AB 302260
Addor Jean-Luc · Nationalrat · Wallis · Fraktion der Schweizerischen Volkspartei · 2022-06-08
Wortprotokoll
Le 8 février 2004, plus de 56 pour cent des Suisses et presque tous les cantons ont accepté l'initiative populaire "Internement à vie pour les délinquants sexuels ou violents jugés très dangereux et non amendables". Le 24 mars 2006, le Parlement fédéral a adopté des dispositions d'application qui sont en vigueur depuis le début de 2007.

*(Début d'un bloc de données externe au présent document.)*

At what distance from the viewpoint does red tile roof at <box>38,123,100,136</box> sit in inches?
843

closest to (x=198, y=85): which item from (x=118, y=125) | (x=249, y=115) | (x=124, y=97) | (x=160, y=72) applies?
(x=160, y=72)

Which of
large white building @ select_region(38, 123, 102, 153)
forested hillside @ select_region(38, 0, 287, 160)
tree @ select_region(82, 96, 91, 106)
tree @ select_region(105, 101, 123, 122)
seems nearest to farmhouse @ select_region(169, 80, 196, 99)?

Depuis lors, l'internement à vie n'a été définitivement prononcé, semble-t-il, que dans un cas unique: celui d'un condamné qui a renoncé à recourir contre le jugement. En revanche, le Tribunal fédéral, chaque fois qu'il a été saisi d'un recours, a systématiquement annulé tous les jugements cantonaux qui avaient prononcé cette mesure, entre autres le 26 février 2018 dans un cas qui a provoqué une forte émotion, celui de Claude D. De fait, on peut raisonnablement considérer que tant la volonté populaire que l'article constitutionnel que le peuple a accepté le 8 février 2004 - l'article 123a de la Constitution fédérale - sont restés lettre morte.

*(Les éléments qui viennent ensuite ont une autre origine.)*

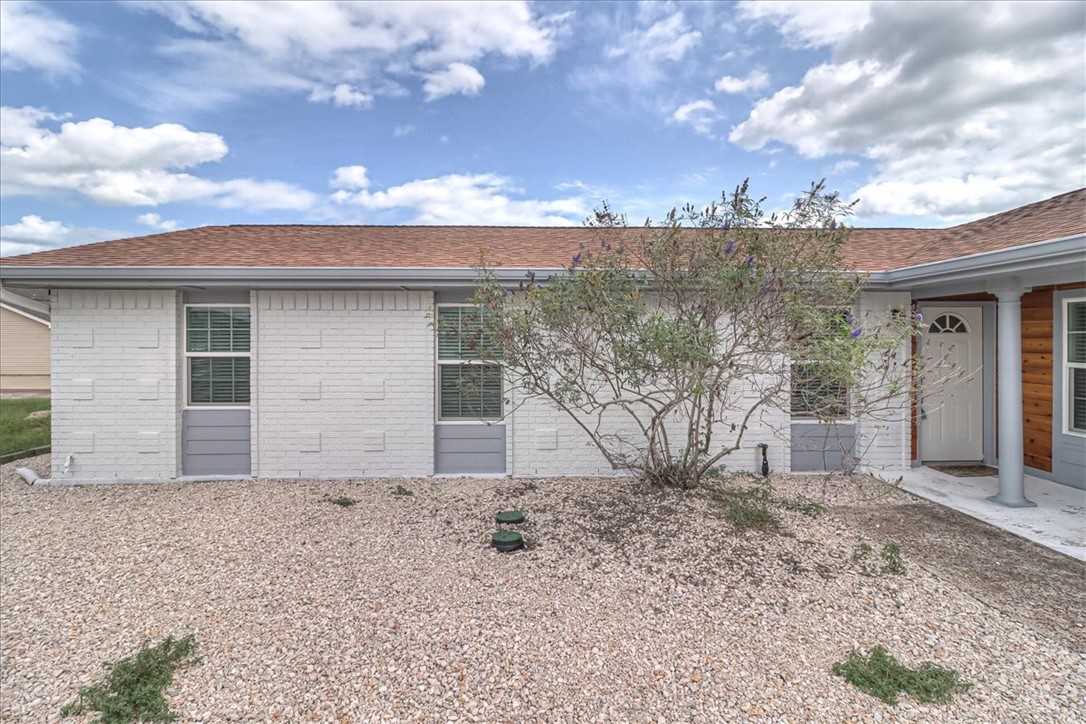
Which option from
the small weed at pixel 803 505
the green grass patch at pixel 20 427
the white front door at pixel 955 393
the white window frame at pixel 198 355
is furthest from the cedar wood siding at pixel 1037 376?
the green grass patch at pixel 20 427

Contrairement à ce que le Conseil fédéral semble penser, si l'on en juge par sa réponse à mon interpellation 18.3123, "Le moment n'est-il pas venu de mettre vraiment en oeuvre l'initiative pour l'internement à vie des délinquants dangereux?" et à mon postulat 18.3558, "Mettre vraiment en oeuvre l'initiative pour l'internement à vie des délinquants dangereux", classé parce que le Conseil n'avait pas été en mesure de le traiter dans un délai de deux ans, cette situation est évidemment inacceptable. Il est en effet inconcevable que le peuple suisse ait pu vouloir une telle situation et encore plus inconcevable qu'il accepte de s'en accommoder. C'est donc bien la crédibilité des institutions qui est aujourd'hui mise en cause.

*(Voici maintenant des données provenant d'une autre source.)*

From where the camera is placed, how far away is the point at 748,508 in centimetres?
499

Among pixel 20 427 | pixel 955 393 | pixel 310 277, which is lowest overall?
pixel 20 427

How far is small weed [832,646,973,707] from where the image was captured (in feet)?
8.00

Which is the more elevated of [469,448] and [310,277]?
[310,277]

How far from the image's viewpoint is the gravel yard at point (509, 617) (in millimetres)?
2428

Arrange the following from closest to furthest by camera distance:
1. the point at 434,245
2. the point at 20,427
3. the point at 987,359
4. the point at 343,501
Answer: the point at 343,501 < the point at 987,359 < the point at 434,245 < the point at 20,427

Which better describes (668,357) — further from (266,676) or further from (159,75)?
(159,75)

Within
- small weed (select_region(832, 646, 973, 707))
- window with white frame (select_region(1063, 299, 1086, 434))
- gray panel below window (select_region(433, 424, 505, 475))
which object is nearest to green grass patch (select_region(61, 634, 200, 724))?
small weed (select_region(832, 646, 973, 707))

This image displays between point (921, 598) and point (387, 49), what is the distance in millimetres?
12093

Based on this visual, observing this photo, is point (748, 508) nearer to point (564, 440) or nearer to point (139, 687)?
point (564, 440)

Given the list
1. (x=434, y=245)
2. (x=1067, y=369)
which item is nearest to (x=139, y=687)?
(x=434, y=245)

Le moment est donc venu de tirer un bilan complet et documenté de l'application - on devrait plutôt parler de la non-application - de l'initiative populaire et donc de la Constitution fédérale. L'objectif, ensuite, est évidemment d'en déduire les modifications législatives qui devraient être envisagées. Le Conseil fédéral prétend qu'un tel bilan serait inutile, parce que - heureusement, d'ailleurs! - le nombre des cas est très réduit et que d'autres sanctions pénales permettraient de priver un délinquant de sa liberté durant toute son existence.
Par là, il oublie toutefois que c'est justement parce que ces sanctions, en pratique, ont montré leurs limites et parfois leur inefficacité que les Suisses ont voulu l'internement à vie des délinquants dangereux.
Ce qui est en jeu, avec ce postulat, c'est bien sûr la sécurité publique, mais aussi le respect de la volonté populaire et de la Constitution, dont aujourd'hui on peut dire qu'on se moque.
Voilà pourquoi je vous remercie de soutenir mon postulat.